Outside of China, Chengdu is known for its panda conservation efforts and numbingly spicy hot pot—within China, it’s considered the epicenter of modern art, hip hop, and buzzy tech startups. The local government is also hard at work positioning the city as China’s Silicon Valley, offering subsidies to early-stage startups, special visa categories for innovation and entrepreneurship, and up to three years of rent-free office space in a new free trade zone (link in Chinese).
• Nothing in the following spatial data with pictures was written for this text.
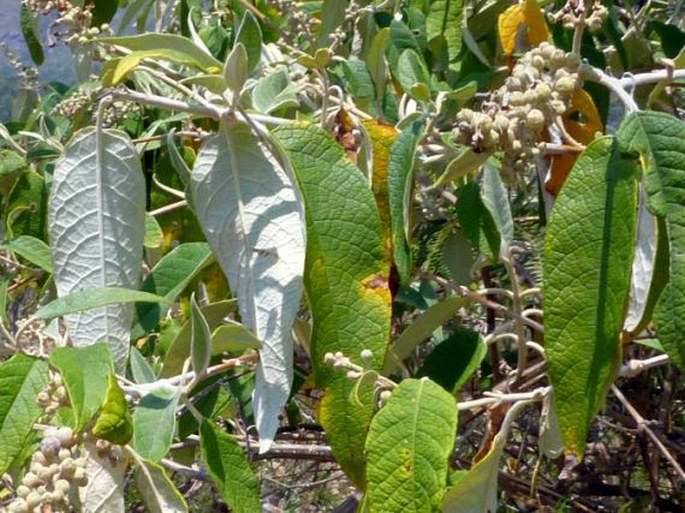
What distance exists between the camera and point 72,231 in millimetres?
820

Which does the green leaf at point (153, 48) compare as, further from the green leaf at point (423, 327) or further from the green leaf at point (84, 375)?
the green leaf at point (423, 327)

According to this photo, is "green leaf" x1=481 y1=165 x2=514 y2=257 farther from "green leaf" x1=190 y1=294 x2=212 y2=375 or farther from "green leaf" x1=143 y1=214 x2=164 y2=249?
"green leaf" x1=143 y1=214 x2=164 y2=249

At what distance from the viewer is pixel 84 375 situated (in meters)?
0.68

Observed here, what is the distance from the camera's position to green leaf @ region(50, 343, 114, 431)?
2.12 feet

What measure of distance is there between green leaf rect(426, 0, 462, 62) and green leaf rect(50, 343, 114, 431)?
2.08 feet

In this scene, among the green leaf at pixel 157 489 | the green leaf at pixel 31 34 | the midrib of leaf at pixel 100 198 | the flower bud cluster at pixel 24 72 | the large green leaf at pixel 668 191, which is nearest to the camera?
the large green leaf at pixel 668 191

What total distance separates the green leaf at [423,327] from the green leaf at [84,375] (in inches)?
10.8

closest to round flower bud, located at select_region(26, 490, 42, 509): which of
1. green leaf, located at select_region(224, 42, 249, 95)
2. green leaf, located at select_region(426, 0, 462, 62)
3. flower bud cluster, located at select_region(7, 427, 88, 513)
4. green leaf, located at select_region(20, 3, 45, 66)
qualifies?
flower bud cluster, located at select_region(7, 427, 88, 513)

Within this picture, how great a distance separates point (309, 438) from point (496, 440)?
2.11 feet

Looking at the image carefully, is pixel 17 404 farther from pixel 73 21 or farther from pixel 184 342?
pixel 73 21

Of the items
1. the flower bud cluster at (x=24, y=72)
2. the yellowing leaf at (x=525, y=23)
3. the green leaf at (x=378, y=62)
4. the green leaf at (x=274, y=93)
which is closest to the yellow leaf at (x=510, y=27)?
the yellowing leaf at (x=525, y=23)

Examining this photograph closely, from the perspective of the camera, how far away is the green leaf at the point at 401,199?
734mm

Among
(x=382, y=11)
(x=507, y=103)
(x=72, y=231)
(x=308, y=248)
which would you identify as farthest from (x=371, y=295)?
(x=382, y=11)

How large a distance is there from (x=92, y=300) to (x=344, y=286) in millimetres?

While Chengdu has just one full-service Chanel boutique (to Shanghai’s three), Chanel’s presence there means the brand is paying acute attention to Chinese consumers and what they deem as cool—not vice versa.

Since ancient times, Chengdu has been known throughout China for its high quality of life: dewy mountain air, spicy food that supposedly sweats out your pores, and a slower pace of living that manifests itself in the local dialect, a sing-song drawl with lyrical qualities that makes Chengdu well-positioned to launch the careers of China’s top hip-hop artists (paywall). Women from Sichuan province are colloquially known as lamei, or “spice girls”—yes, that’s also how they refer to the British pop group—due to their beauty, fiery personalities, and, of course, ability to eat spicy foods. The city’s Museum of Contemporary Art, which opened in 2011, is located in Tianfu Software Park so that it can court neighbors Huawei and Tencent (parent company of WeChat). And in 2011, UNESCO finally designated Chengdu as a “City of Gastronomy,” even though Qing dynasty emperors regularly employed imperial chefs from Sichuan over 200 years ago. In other words, the people of Chengdu were known for their good taste long before they became social media influencers.

At its Chengdu event, Chanel unveiled a Grecian-inspired collection, which was showcased on a set with Doric columns that itself had no reference to Chengdu, China, or East Asia. In his inspiration notes, Chanel creative director Karl Lagerfeld said that he is not interested in actual countries for inspiration: “It had nothing to do with a country. Reality is of no interest to me. I use what I like. My Greece is an idea.”

The brand’s opportunity in China is less abstract: In 2013, wealth tracker Hurun Report found that there are about 27,000 multimillionaires (in USD) residing in Chengdu. In 2014, luxury department store Lane Crawford picked Chengdu as its third mainland location, after Beijing and Shanghai. Chanel didn’t make Chengdu cool—but it’s a shrewd attempt to appropriate some of the Chengdu street cred already well known to Chinese consumers.